---- Page text

= Tetsugaku-jii =

Japanese glossary

Tetsugaku Jii (哲学字彙, Tetsugakujii) was a Japanese glossary of academic terminology first published and compiled by Inoue Tetsujirō in 1881. Revised and expanded editions were later published under the titles Kaitei Zōho Tetsugaku Jii (改訂増補 哲学字彙, Kaiteizōho Tetsugakujii) and Ei-Doku-Futsu-Wa Tetsugaku Jii (英独仏和 哲学字彙, Eidokufutsuwa Tetsugakujii).

The work is regarded as an important historical source not only for the history of Japanese philosophy, but also for the broader history of modern Japanese and Sino-Japanese translated terminology. The book contributed to the widespread adoption of such terms as philosophy (哲学, tetsugaku), science (科学, kagaku), metaphysics (形而上学, keijijōgaku), religion (宗教, shūkyō), universal (普遍, fuhen), will (意志, ishi), absolute (絶対, zettai), and contract (契約, keiyaku). Its influence extended beyond Japanese to other languages, including Chinese.

== History ==
Tetsugaku Jii was compiled in order to standardize the various Sino-Japanese translated terms that had proliferated during the early Meiji period. The editors of Tetsugaku Jii insclude Inoue Tetsujirō, Wadagaki Kenzō, Kōdera Shinsaku, and Nagao Ariga, along with several unnamed collaborators. The central figure in the project was Inoue.

--------
---- Data shown

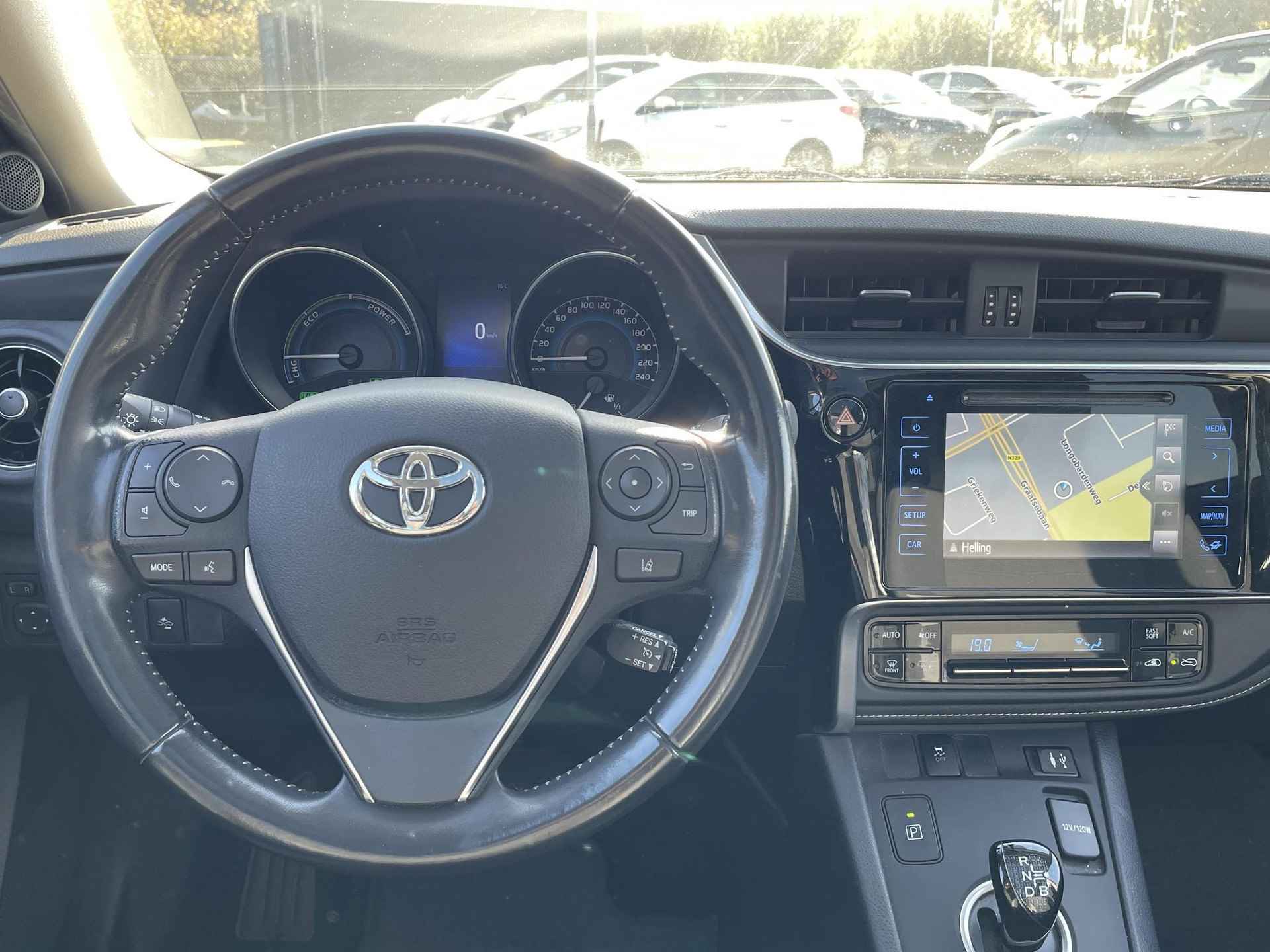 Toyota Auris Touring Sports 1.8 Hybrid Freestyle **PANORAMADAK/ NAVIGATIE/ PARKEERCAMERA** - 16/38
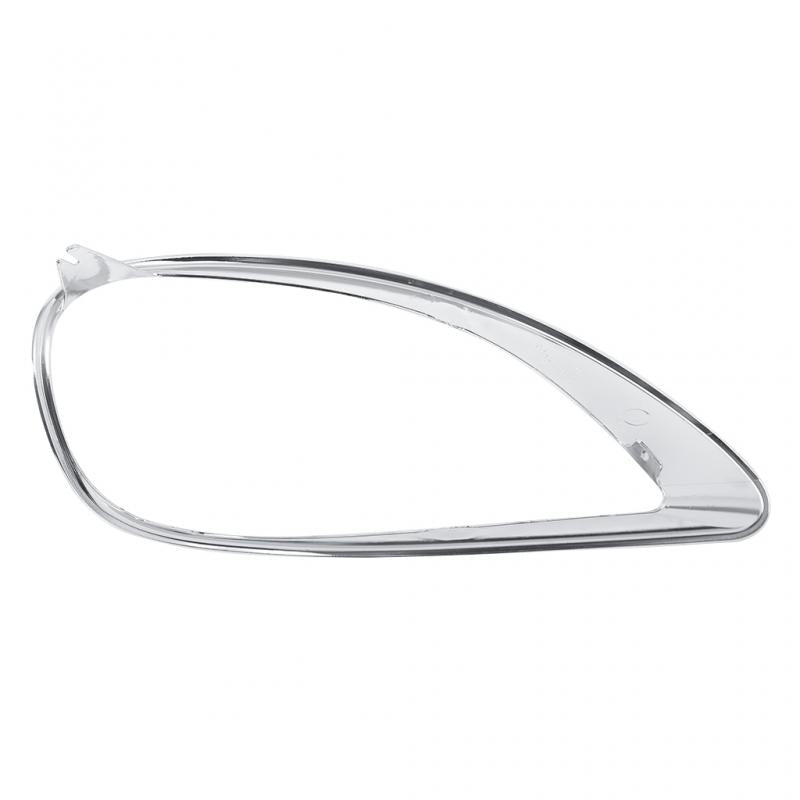 PAI INDUSTRIES ­-­ 740322 ­-­ LEFT HAND HEADLIGHT BEZEL REPLACES FREIGHTLINER 06-32242-002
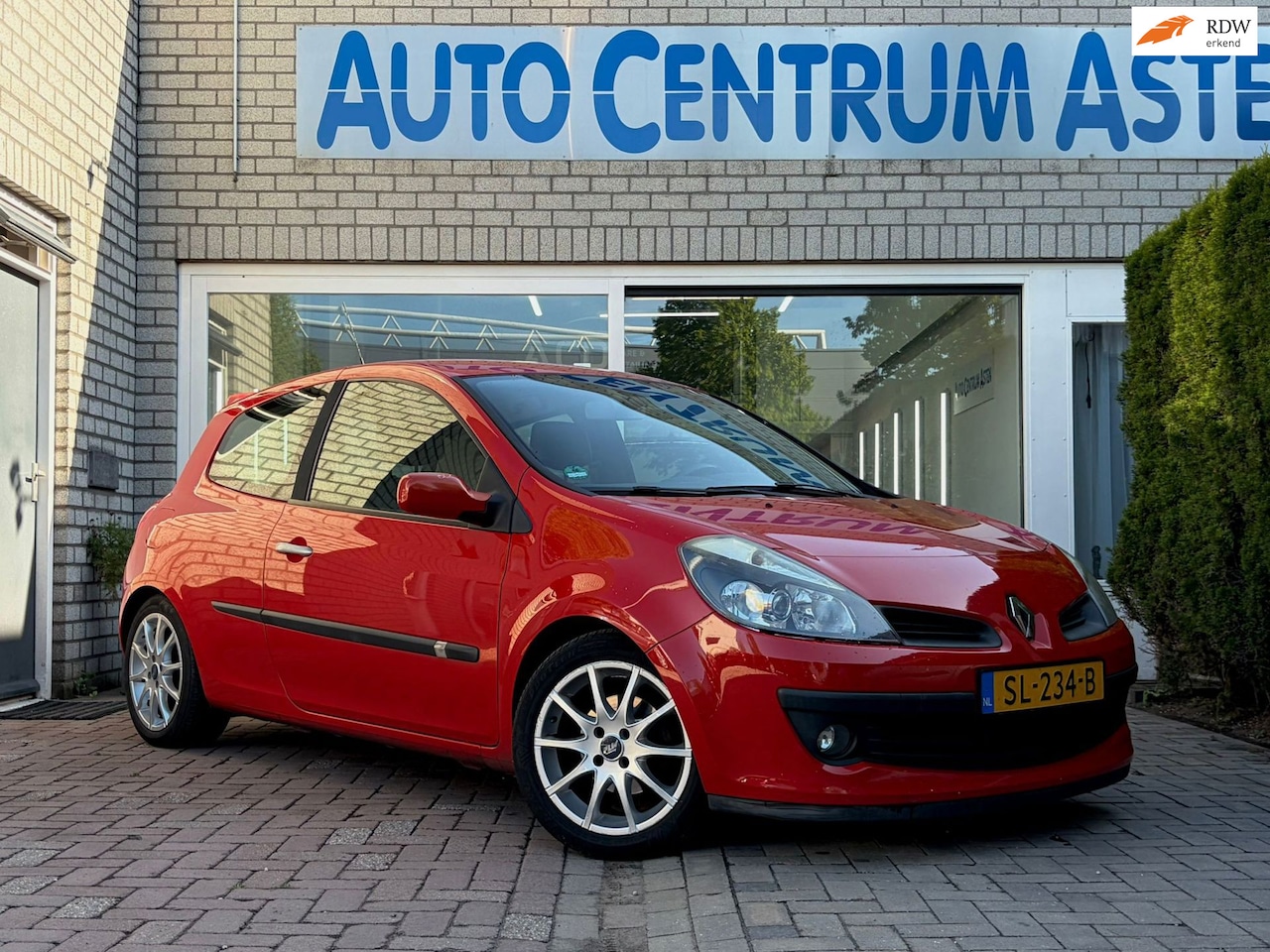 Renault Clio - 1.6-16V Dynamique Comfort 1.6-16V Dynamique Comfort - AutoWereld.nl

--------

◆ Required action 1 ◆
Decide whether each statement agrees with the Tetsugaku Jii article, answering yes or no and quoting the words that settle it: (a) The glossary was first published in 1881. (b) The glossary's influence stayed within the Japanese language. (c) Inoue was the central figure in the project.
◆ Required action 2 ◆
Print the part of the Tetsugaku Jii article starting at "Tetsugaku Jii (哲学字彙, Tetsugakujii)" and ending at "哲学字彙, Eidokufutsuwa Tetsugakujii).".
The data above are separate material, apart from the Tetsugaku Jii article.

◆ Problem solution 1 ◆
(a) Yes: "first published and compiled by Inoue Tetsujirō in 1881"
(b) No: "Its influence extended beyond Japanese to other languages, including Chinese."
(c) Yes: "The central figure in the project was Inoue."

◆ Problem solution 2 ◆
Tetsugaku Jii (哲学字彙, Tetsugakujii) was a Japanese glossary of academic terminology first published and compiled by Inoue Tetsujirō in 1881. Revised and expanded editions were later published under the titles Kaitei Zōho Tetsugaku Jii (改訂増補 哲学字彙, Kaiteizōho Tetsugakujii) and Ei-Doku-Futsu-Wa Tetsugaku Jii (英独仏和 哲学字彙, Eidokufutsuwa Tetsugakujii).